What's more is that amplified participation, besides aiding learning itself, will produce a web of sub-benefits. Student satisfaction will increase; the classroom environment will be made more welcoming; additional friendships and relationships will develop; and students will associate the class and subject in-question with an opportunity to demonstrate their understanding and play an active role.


Suddenly, as educational games become more prevalent, educators may find that instances of cell phone and electronic device usage decrease dramatically. In short, tapping into students' love for games is a means of exploring the single bond that all children and young adults (along with many actual adults) share today.


Educational Games Prompt Discussion


Before some educational game implementation suggestions and guidelines are detailed, it should be noted that the games also provide the benefit of more frequent discussion. One of the biggest and most well-documented issues in the contemporary classroom pertains to students not asking enough questions.


Questions are the cornerstone of understanding—a necessary stop on the road to knowledge—and although a class that asks no questions is occasionally indicative of a "home run" lesson plan, more often times than not this lack of inquiries results from misunderstandings and an unwillingness to voice these misunderstandings due to the risk of being embarrassed.


Educational games eliminate this learning obstacle entirely. When one student answers a question incorrectly (or otherwise fails to meet the game's objectives and goals), the classroom's relaxed environment will allow the individual (and well as other pupils) to request an explanation. There aren't any statistics or studies that support this statement—a survey of this nature would be difficult to conduct and quantify—but logic and a basic understanding of students' motivations indicate that the fundamental idea is accurate.


When students feel comfortable, they ask questions; and when students ask questions, they are better able to learn and understand material. Incidentally, educational games aid learning, questions, and comfort.


Potential Pitfalls of Educational Games


Some skeptical educators—those who might be open to using educational games to teach, but who aren't entirely convinced—may well argue that the risks of these games far outweigh the benefits.


This argument couldn't be further from the truth.


The truth, in fact, is that educational games bring with them virtually no pitfalls. Of course, classes could become a bit too loud during particularly riveting games, and transitioning from games to traditional lessons could prove difficult. But taken as a whole, with respect to the positives and advantages of educational games, these drawbacks are minimal.


Moreover, educational games enhance students' trust in educators, and trust has been proven to be an integral ingredient in the recipe for learning success. Teachers who take the time to make the classroom more accessible and pleasant are likely to foster more profound professional relationships with students, and over time, this point, in coordination with a no-judgment style of educating, is sure to improve students' understanding.
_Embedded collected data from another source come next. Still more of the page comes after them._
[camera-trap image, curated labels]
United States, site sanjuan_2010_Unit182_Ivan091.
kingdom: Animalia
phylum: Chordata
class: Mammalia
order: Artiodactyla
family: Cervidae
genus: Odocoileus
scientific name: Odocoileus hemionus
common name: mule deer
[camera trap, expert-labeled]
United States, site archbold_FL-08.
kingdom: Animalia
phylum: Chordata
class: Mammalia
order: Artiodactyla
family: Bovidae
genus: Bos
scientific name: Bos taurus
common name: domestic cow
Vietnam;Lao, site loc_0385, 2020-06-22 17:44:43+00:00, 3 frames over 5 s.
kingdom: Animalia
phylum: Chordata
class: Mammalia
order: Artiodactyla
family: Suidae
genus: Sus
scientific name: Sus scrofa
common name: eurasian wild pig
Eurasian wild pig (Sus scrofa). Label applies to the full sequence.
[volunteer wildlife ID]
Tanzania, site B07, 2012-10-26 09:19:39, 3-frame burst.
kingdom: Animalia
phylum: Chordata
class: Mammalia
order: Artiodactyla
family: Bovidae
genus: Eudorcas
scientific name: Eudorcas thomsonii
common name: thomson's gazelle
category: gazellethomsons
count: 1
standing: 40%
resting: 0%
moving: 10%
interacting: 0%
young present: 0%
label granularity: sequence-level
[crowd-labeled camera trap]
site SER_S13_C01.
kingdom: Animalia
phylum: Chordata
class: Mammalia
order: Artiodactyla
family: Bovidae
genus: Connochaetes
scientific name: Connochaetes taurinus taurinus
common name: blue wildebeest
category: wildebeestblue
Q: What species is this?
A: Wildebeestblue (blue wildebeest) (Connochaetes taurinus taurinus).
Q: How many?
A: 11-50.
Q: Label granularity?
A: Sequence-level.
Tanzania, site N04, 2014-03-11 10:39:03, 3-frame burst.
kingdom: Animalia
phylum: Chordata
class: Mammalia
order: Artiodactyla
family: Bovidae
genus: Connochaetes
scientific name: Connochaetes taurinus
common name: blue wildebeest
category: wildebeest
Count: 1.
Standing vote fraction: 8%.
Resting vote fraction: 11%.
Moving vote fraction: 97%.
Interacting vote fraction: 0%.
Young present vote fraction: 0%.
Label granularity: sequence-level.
Some questions can prove hard to answer, but educators are probably aware of how comparatively damaging the questions that aren't asked can be. When they're properly administered, educational games don't have any pitfalls; the questions and conversations they evoke only stand to amplify the quality of learning in the long term.


The Bottom Line


The bottom line is that there's never been a better time than today for educators to encourage learning by bringing games into the classroom. Contemporary students don't just turn to games for entertainment during school hours; they turn to games for entertainment during all hours of the day, and by robbing students of this interactive outlet, teachers are all but asking for their traditional lessons—valuable and well-thought though they may be—to be ignored.


The best part of all is that longtime teachers—and particularly those who aren't sold on educational games—don't have to turn their lessons upside down. Small, incremental, result-based changes can be implemented, and over time, if these changes are made as results are produced, a dramatically different and more efficient classroom will be created.